“I know what a box is, and I guess I know a case when I see it, but you’ll have to tell me what a kickshaw is, Mr. Dale.”

I laughed heartily. And then Joey would have me recite Riley’s delicious little rhyme. The evening ended pleasantly for us all. But it left me with food for musing. Yes, I said to myself, Wanza was kind—she had ever been kind to Joey and me. Had I been too cavalier in my treatment of her? Remembering her sudden softening, her appreciation of my small gift, I decided this was so. In future, I assured myself, I would show her every consideration. Wanza was growing up. She was no child to be hectored, and bantered, cajoled and then neglected. No! My treatment of her must be uniformly courteous hereafter.

CHAPTER XII
IN SHOP AND DINGLE

IT seemed to me during the next few days that Wanza bloomed magically; as she worked she chirruped, her feet were light, a bird seemed to sing in her breast.

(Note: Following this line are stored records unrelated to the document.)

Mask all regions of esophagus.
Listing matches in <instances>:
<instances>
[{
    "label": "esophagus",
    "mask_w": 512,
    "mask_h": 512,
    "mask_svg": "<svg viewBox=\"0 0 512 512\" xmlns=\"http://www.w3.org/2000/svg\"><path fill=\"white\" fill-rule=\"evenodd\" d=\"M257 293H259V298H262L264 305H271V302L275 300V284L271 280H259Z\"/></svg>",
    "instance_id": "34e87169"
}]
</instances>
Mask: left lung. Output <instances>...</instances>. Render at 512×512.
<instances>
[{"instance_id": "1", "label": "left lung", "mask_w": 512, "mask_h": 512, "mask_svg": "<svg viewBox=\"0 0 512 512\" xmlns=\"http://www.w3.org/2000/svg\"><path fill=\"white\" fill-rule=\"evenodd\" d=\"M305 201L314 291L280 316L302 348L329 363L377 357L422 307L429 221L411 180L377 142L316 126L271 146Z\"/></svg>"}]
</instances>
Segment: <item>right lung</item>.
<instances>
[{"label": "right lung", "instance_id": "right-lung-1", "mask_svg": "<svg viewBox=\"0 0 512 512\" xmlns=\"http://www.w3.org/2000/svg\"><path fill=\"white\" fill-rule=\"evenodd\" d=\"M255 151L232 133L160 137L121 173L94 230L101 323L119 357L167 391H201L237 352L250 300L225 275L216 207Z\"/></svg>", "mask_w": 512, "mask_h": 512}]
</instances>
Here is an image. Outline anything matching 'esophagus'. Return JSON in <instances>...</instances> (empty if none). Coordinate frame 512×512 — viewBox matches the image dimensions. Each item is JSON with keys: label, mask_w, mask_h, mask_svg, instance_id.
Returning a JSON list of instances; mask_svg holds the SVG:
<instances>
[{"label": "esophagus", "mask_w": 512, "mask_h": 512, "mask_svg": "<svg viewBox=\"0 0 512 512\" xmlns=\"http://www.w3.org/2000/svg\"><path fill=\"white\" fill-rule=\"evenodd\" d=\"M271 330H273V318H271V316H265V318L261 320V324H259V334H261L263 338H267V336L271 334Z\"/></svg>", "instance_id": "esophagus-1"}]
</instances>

I knew not to what to attribute the change. She was still the debonair girl, but she was wholly woman; and she was vital as a spirit, beautiful as a flower. We grew vastly companionable.

We walked together along the flowery riverways in the twilight; at night we watched the ribbons of clouds tangle into pearly folds across the moon’s face, and the stars grow bright in the purple urn of heaven. Mornings we climbed the heights and gathered wild strawberries for Haidee’s luncheon, and often in the late afternoon Wanza would come to the shop and I would help her with her studies.

It was pleasant, too, to take the glasses, and penetrate deep into the heart of the greenwood and sit immovable among the shrubbery, bird-spying, as Joey called it. It was Wanza’s delight to see me stand perfectly still in a certain spot near the shop, where a bed of fragrant old-fashioned pinks frequently absorbed my attention, and wait for the sparrows and nuthatches that often came to alight on my head. Inside my shop I was tending a young cedar waxwing that had dropped at my feet from a cherry tree near the cabin one morning. Joey had given the bird assiduous attention, and was overjoyed when a few days later he found it friendly enough to sit on his hand. We named the bird, Silly Cedar. And I made him a roomy cage of slender cedar sticks. He seldom inhabited the cage, however, choosing rather to flutter freely about the workshop.

Wanza’s joy in the birds was a pleasure to witness. I was at my work bench one morning, when chancing to glance through the open window I saw a charming picture. The girl stood by the bed of clove pinks, a veritable pink and white Dresden shepherdess in one of the stiffest, most immaculate of her cotton frocks, her hair an unbound, pale-flaming banner about her shoulders. On her head was poised a nuthatch.

It was the expression of her face that captivated me,—smiling, rapt, almost prayerful, as if invoking the spirit of all aerial things. Both arms were out as though she were balancing the dainty object that perched so delicately upon her head. In every fibre she appeared electrified, as though about to soar with the birds. Again I had that sensation of glimpsing beneath the girl’s casual self and finding a transfigured being.

The bird fluttered away as I gazed, Wanza stooped, gathering the flowers, and I went out to her.

She flirted the pinks beneath her chin as she looked up at me.